5. Soziale Einbindung
Ein häufiger Einwand gegen Online Schule lautet: „Fehlt den Kindern dann nicht der Kontakt zu anderen?“
Diese Frage ist berechtigt. Eine gute Online Schule sollte deshalb nicht nur Unterricht liefern, sondern auch Gemeinschaft ermöglichen: durch Live-Unterricht, Klassengruppen, Projekte, Austausch und persönliche Begleitung.
Wie funktioniert eine Online Schule im Alltag?
Eine gut strukturierte Online Schule unterscheidet sich deutlich von bloßem Homeschooling ohne Begleitung.
Der Alltag kann zum Beispiel so aussehen:
Morgens nehmen die Schüler am Live-Unterricht teil. Sie sehen ihre Lehrer und Mitschüler per Video-Call, bearbeiten Aufgaben, stellen Fragen und arbeiten an Projekten. Danach folgen Hausaufgaben, Übungen oder vertiefende Aufgaben. Eltern können den Lernfortschritt einsehen und bleiben in Kontakt mit den Lehrern.
Das Ziel ist nicht, Kinder einfach vor einen Bildschirm zu setzen. Eine gute Online Schule verbindet digitale Flexibilität mit echter pädagogischer Struktur.
Wichtig ist dabei: Online Lernen braucht Führung. Kinder profitieren von Freiheit, aber sie brauchen auch klare Erwartungen, verlässliche Zeiten und Erwachsene, die sie begleiten.

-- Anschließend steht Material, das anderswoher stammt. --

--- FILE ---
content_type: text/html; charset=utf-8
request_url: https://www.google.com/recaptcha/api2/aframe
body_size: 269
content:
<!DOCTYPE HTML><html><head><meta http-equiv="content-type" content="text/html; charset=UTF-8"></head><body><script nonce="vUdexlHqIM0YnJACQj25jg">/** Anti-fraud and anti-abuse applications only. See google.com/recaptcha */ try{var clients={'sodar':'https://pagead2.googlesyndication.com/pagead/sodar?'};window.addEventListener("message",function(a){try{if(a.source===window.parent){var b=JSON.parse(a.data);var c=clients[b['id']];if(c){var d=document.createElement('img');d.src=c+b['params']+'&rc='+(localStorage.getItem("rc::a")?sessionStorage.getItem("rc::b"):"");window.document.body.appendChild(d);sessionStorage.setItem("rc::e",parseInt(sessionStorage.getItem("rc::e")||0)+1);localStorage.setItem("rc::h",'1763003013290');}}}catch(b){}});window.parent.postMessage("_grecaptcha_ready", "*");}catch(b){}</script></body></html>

Für wen ist eine Online Schule besonders sinnvoll?
Eine Online Schule kann besonders dann sinnvoll sein, wenn eine Familie eine stabile Bildungsstruktur braucht, aber eine klassische Schule vor Ort nicht gut passt.
Das kann der Fall sein, wenn:
- die Familie im Ausland lebt
- es keine passende deutschsprachige Schule in der Nähe gibt
- das Kind in einer lokalen Schule sprachlich überfordert wäre
- die Familie christliche Bildung sucht
- ein flexiblerer Alltag nötig ist
- das Kind in großen Klassen untergeht
- Eltern mehr Einblick in den Lernprozess haben möchten
- die Familie einen internationalen Bildungsweg plant
Entscheidend ist: Online Schule ist nicht einfach „weniger Schule“. Sie ist eine andere Form von Schule. Damit sie gelingt, braucht sie Struktur, Verantwortung und eine gute Zusammenarbeit zwischen Schule, Eltern und Kind.
Online Schule und christliche Bildung: Passt das zusammen?
Für manche Familien ist nicht nur die Unterrichtsform entscheidend, sondern auch die Frage, auf welchem Fundament Bildung steht.
Bei THS.Homeschooling verbinden wir strukturierte Online-Bildung mit einem christlichen Wertefundament. Uns geht es nicht nur darum, dass Kinder Inhalte lernen. Wir möchten, dass sie lernen, mit Mut, Glauben und Weisheit zu denken, zu handeln und Verantwortung zu übernehmen.
Das bedeutet: Christlicher Glaube ist bei uns kein Zusatzfach am Rand, sondern prägt den Blick auf Lernen, Charakter, Verantwortung und Gemeinschaft.
Gleichzeitig ist uns wichtig: Eine Online Schule muss fachlich tragfähig, gut organisiert und alltagstauglich sein. Werte ersetzen keine gute Struktur. Aber gute Struktur ohne Werte bleibt aus unserer Sicht unvollständig.
Warum Familien sich für eine Online Schule wie THS entscheiden
Wenn Familien sich intensiver mit dem Thema beschäftigen, suchen sie nicht nur irgendeine Online Schule – sondern eine Lösung, die im Alltag wirklich funktioniert.
Worauf viele dabei achten:
- klare Struktur statt Selbstorganisation ohne Führung
- echte Lehrer und feste Klassen statt reinem Selbstlern-System
- verlässliche Rückmeldungen und Begleitung
- eine Gemeinschaft, in der Kinder gesehen werden
- ein Wertefundament, das über reines Wissen hinausgeht
Genau hier setzen wir an: Wir verbinden strukturierten Online-Unterricht mit persönlicher Begleitung und einem klaren werteorientierten Ansatz.